1) Jermaine Jones should never play CB again

Look, this probably wasn’t ever the plan, and it probably never is. It’s the “break glass in case of emergency” option. With Matt Miazga likely supposed to start one or both these games before he left for Chelsea, and the departure of Michael Orozco and Brad Evans, the U.S. was thin at the back.

Still. Yikes…

Jones was flat out awful. Just days after he played well in a midfield distribution position against Iceland, he was a total mess at the back. Jones was miserable on the ball, giving it away with ugly touches, he lunged in on challenges including one on Cyle Larin early that very well could have resulted in a Canadian penalty. And he charged forward – something a central defender can never do – leaving his teammates caught out at the back. This ended with Matt Besler getting a yellow card:

Please, Jurgen. Never again.

2) Jordan Morris is developing into a useful player

In his first cap since signing a professional contract with the Seattle Sounders, Morris gave his critics much to think on. Many said the 21-year-old would come and go without much staying power, but he partnered well with Jozy Altidore. There wasn’t much service up front during his time on the field, but when there was, Morris drew defenders off Altidore, and he provided a solid foil to his bigger partner with his speed and precision. He didn’t have many opportunities, but when he did, he made his presence known.

3) Playing players out of position very rarely bears fruit

Soccer coaches often have two choices at their disposal when building a lineup: either pick the best 11 players and position them into a formation that fits their skills best, or pick a formation and then select the 11 players that fit that formation the best. Klinsmann prefers neither.
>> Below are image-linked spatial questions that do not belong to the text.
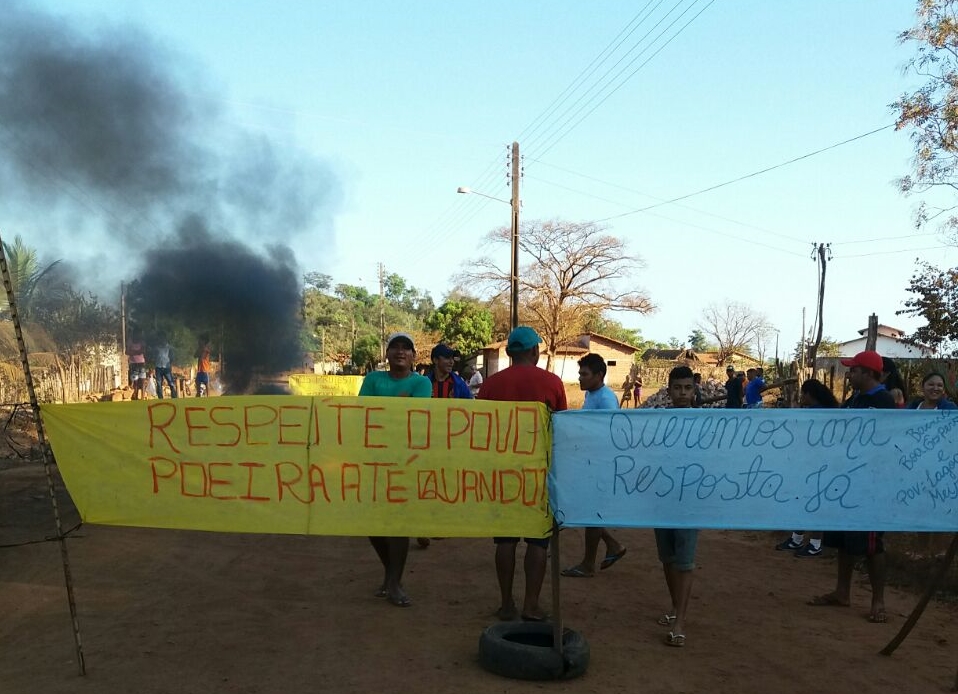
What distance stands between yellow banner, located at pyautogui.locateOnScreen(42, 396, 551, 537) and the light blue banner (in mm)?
252

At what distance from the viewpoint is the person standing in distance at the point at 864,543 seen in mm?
5371

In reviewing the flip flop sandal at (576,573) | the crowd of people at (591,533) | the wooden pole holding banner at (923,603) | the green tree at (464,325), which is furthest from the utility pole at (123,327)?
the green tree at (464,325)

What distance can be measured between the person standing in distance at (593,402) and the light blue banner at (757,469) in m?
1.73

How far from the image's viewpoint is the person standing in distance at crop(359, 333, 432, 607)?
5379mm

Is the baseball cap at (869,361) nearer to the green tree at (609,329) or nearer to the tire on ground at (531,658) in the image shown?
the tire on ground at (531,658)

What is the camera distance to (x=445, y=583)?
19.9 ft

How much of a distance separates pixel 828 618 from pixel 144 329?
818 inches

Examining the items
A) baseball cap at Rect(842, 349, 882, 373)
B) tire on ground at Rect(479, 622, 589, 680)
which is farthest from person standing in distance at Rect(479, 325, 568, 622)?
baseball cap at Rect(842, 349, 882, 373)

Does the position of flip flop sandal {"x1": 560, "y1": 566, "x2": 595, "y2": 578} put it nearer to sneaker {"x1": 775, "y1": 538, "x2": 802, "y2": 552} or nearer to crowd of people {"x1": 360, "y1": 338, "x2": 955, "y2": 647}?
crowd of people {"x1": 360, "y1": 338, "x2": 955, "y2": 647}

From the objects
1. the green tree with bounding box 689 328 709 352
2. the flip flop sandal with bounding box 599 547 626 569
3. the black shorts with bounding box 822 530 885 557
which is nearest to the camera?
the black shorts with bounding box 822 530 885 557

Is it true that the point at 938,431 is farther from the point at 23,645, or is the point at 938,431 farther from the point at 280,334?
the point at 280,334

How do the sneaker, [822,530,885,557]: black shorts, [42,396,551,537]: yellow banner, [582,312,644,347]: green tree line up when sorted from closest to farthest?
[42,396,551,537]: yellow banner
[822,530,885,557]: black shorts
the sneaker
[582,312,644,347]: green tree

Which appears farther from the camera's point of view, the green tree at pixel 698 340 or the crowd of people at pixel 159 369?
the green tree at pixel 698 340

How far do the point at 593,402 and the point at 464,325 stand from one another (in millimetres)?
39668
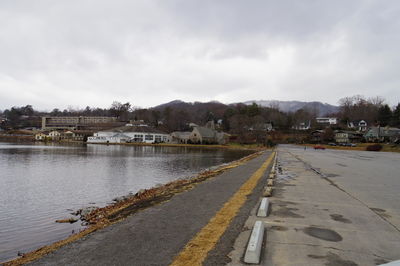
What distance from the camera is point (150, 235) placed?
585 centimetres

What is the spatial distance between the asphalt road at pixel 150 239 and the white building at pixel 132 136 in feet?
311

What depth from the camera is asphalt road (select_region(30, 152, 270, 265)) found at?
4.62 meters

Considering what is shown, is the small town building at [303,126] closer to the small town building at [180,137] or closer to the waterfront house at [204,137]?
the waterfront house at [204,137]

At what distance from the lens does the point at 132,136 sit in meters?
102

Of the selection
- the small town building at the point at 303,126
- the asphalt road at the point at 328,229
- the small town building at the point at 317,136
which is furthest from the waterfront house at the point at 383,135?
the asphalt road at the point at 328,229

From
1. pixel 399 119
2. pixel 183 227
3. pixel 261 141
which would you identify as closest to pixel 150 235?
pixel 183 227

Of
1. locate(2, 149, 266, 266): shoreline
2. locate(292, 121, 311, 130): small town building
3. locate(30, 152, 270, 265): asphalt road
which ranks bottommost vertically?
locate(2, 149, 266, 266): shoreline

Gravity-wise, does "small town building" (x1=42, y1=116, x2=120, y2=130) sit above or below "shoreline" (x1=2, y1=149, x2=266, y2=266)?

Instead, recently he’s been picking 11 players he wishes to play, choose a formation he feels will fit the opponent, and then tries to force the players he chose into the formation he selected.

It hasn’t worked, especially not today. He tried to force 3 center-backs onto the back line. He tried to force three central midfielders (and Zardes) into a flat four midfield that occasionally looked like a flat diamond. Neither worked. It’s an experimental environment, sure, but the benefits of his choices aren’t entirely clear.

We know what doesn’t work, but we still don’t really know what works, and isn’t the latter what January camp was for?

4) Jozy Altidore needs to work on his heading…oh

Bonus! So, as the game wound down, I had written that Jozy needed to work on his heading in front of net. The 26-year-old had a few headed opportunities in the box throughout the game, and he failed to capitalize. He looked to drill it into the ground on multiple occasions, but from the distance most of his efforts came from, he likely should have looked to aim his headed shots rather than use the ground pound technique.

Then, you know, he scored the late winner on a header. So, yeah. Never mind. But still. Yeah. Whatever.